Task objective: Continue the article about Gale Anne Hurd's interview on "Fear The Walking Dead," picking up right after its final sentence. The rows that follow the article are not part of this task.

+++ Extracted text

Hurd Talks ‘Fear The Walking Dead’ – ARTICLE

The highly anticipated "Walking Dead" companion series, "Fear The Walking Dead," makes its debut on Sunday night chronicling life at the start of the zombie apocalypse.

"TWD" creator Robert Kirkman came up with the idea for the series, and in a new interview with Access Hollywood, Executive Producer Gale Anne Hurd explained more about the brand new drama.

"Robert's whole approach was that the mother ship, 'The Walking Dead' series, is not only inspired by, but often involves storylines and characters from his underlying comic book and he wanted to explore other arenas in the world where those characters exist, but... a lateral area. So in other words, an urban environment like Los Angeles with entirely new characters, where there is no -- and nor do we intend to have any -- overlap," Hurd told Access.

Executive Producer Gale Anne Hurd

PHOTOS: ‘Fear The Walking Dead’: Scenes From Season 1

"Fear" looks at life before society dissolved and fighting walkers/biters/roamers was an everyday occurrence like it is in "TWD."

"The other thing is that a lot of viewers who are not readers of the comic book wondered what was going on during the time that Rick Grimes was in a coma and so we are exploring the world in Los Angeles, as opposed to in Georgia, or in the mid-Atlantic or the Southeast during a period that 'The Walking Dead' doesn't cover," Hurd added.

WATCH: ‘Fear The Walking Dead’s' Elizabeth Rodriguez, Frank Dillane & Alycia Debnam-Carey Dish On New Series

Asked if there were ever any thoughts of looking at the dawn of the zombie apocalypse from an international locale, Hurd said they focused in on Los Angeles from the start as it provided the perfect backdrop for these new stories.

"From the very beginning, we really were focused on Los Angeles because it's a city of reinvention, it's a new city and it's such a large metropolis that it feels very, very, very distinct," Hurd said.

++++++
+++ Data provided

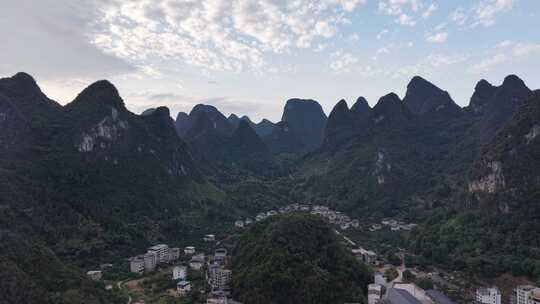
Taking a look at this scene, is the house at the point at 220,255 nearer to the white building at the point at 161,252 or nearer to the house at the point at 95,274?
the white building at the point at 161,252

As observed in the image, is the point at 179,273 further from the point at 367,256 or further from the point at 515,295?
the point at 515,295

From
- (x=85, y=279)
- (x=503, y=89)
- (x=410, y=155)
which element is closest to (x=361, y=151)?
(x=410, y=155)

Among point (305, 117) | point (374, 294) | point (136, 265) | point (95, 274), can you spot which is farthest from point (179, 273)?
point (305, 117)

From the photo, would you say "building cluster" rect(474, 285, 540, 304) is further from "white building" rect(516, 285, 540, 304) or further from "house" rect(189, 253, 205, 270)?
"house" rect(189, 253, 205, 270)

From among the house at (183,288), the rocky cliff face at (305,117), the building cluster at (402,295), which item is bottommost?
the house at (183,288)

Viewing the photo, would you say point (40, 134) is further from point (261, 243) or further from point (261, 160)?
point (261, 160)

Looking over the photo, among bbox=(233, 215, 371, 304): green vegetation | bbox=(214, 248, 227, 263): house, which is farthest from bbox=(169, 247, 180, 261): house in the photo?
bbox=(233, 215, 371, 304): green vegetation

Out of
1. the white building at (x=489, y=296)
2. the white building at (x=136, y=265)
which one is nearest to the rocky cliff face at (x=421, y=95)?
the white building at (x=489, y=296)
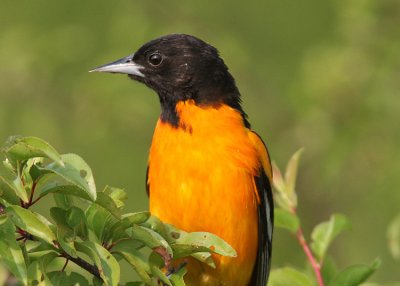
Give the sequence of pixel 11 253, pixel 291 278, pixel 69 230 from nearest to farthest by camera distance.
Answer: pixel 11 253 → pixel 69 230 → pixel 291 278

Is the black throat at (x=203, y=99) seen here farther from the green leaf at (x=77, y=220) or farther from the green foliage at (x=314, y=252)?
the green leaf at (x=77, y=220)

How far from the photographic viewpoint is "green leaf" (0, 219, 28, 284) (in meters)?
2.60

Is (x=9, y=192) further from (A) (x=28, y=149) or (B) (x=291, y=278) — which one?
(B) (x=291, y=278)

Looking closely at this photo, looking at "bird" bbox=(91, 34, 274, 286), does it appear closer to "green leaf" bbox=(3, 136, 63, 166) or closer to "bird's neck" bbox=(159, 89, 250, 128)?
"bird's neck" bbox=(159, 89, 250, 128)

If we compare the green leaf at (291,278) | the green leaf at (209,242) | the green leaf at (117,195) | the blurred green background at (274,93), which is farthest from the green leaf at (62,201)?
the blurred green background at (274,93)

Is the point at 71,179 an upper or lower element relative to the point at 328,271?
upper

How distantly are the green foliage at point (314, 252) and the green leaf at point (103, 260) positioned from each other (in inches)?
43.1

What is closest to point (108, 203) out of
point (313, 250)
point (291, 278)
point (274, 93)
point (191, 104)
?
point (291, 278)

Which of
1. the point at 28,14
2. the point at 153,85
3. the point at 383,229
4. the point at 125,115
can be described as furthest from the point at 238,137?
the point at 28,14

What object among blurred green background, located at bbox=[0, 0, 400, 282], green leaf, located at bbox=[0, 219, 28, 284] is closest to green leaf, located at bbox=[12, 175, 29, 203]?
green leaf, located at bbox=[0, 219, 28, 284]

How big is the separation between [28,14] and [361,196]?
3.99 meters

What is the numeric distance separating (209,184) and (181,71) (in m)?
0.87

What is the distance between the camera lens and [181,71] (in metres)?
5.07

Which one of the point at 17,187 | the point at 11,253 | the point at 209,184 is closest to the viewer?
the point at 11,253
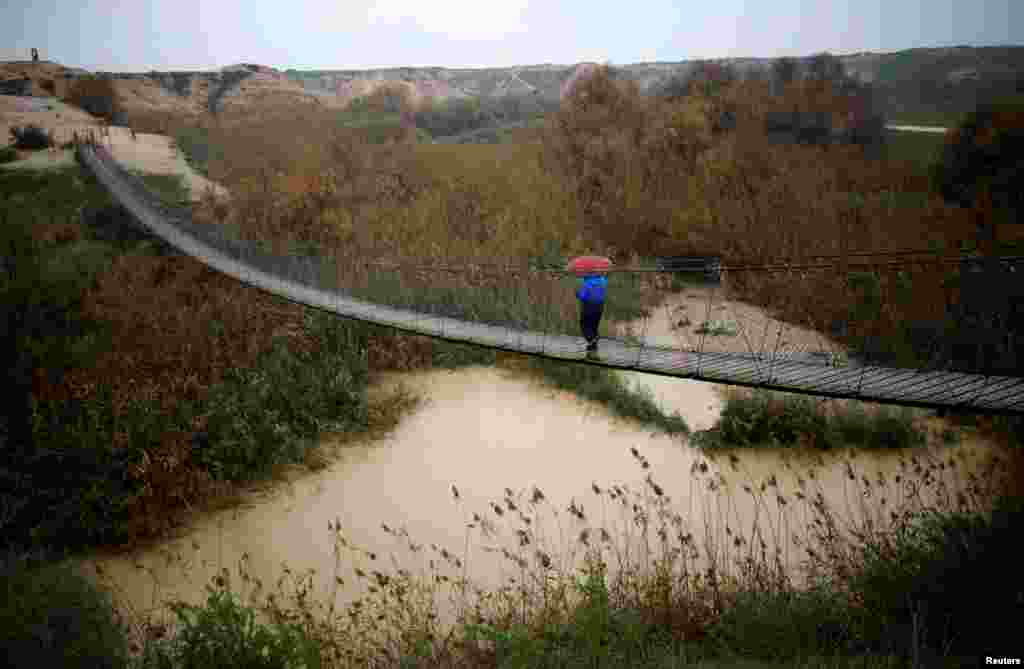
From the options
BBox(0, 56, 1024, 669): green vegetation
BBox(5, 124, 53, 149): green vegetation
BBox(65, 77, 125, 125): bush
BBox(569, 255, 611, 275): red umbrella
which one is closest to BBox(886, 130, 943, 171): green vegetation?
BBox(0, 56, 1024, 669): green vegetation

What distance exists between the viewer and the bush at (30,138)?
18031 millimetres

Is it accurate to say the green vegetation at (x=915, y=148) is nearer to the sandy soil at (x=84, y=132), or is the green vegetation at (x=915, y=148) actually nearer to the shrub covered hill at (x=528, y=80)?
the shrub covered hill at (x=528, y=80)

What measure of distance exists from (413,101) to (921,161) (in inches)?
1059

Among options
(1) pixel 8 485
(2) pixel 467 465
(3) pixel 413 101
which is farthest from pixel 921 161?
(3) pixel 413 101

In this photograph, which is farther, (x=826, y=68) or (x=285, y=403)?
(x=826, y=68)

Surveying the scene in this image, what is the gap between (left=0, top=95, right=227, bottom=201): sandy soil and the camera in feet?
53.9

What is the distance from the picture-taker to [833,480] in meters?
6.23

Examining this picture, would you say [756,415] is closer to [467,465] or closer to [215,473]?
[467,465]

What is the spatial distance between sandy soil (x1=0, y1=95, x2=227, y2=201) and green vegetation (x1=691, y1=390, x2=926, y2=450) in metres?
13.3

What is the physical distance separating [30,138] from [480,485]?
67.2 feet

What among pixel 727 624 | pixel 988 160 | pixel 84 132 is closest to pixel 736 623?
pixel 727 624

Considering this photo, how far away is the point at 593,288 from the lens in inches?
187

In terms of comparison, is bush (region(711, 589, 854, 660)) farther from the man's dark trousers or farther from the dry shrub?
the dry shrub

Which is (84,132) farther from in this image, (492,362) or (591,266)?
(591,266)
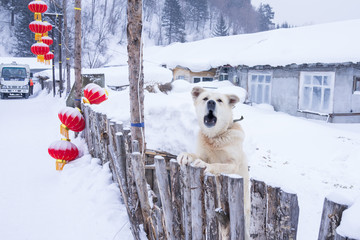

++++++

Task response:
Setting the show in LA allowed the "FTWD" team to show "a neighborhood of working class people, ordinary people, who don't have specific skillsets that enable them sort of automatically, to be a leg up in surviving any kind of apocalypse" in the same way as Rick Grimes, whose background before the apocalypse was law enforcement, Hurd said.

As revealed in the first three minutes of the series, which were released on AMC's website on Thursday, Nick, played by Frank Dillane, is the first main character to encounter a walker (though they are referred to on the show, according to cast members, as "the infected"). It happens after he wakes up in a haze in an abandoned church that looks like a drug den.

Kim Dickens as Madison, Cliff Curtis as Travis, Alycia Debnam Carey as Alicia and Frank Dillane as Nick (Frank Ockenfels 3/AMC)
Kim Dickens as Madison, Cliff Curtis as Travis, Alycia Debnam Carey as Alicia and Frank Dillane as Nick (Frank Ockenfels 3/AMC)

PHOTOS: ‘Fear The Walking Dead’: Cast Portraits

Having a character with problems like Nick, who is an addict, is something those involved in the show wanted to explore.

"It's not something we've dealt with on 'The Walking Dead,'" Hurd said. "But [they are] contemporary issues that many families deal with -- whether it's someone who's suffering from an addiction or a mental illness. And that complicates one's survival as a family unit, especially a blended family in difficult times, and yet it is not uncommon."

Nick is part of the central family in the story -- the son of high school guidance counselor Madison, played by "House of Cards'" Kim Dickens, and the brother to Alicia ("The 100's" Alycia Debnam-Carey). Cliff Curtis plays Travis, Madison's partner and a teacher at the high school. Travis has an ex-wife, Liza Ortiz (Elizabeth Rodriguez), and an estranged son, Chris (Lorenzo James Henrie).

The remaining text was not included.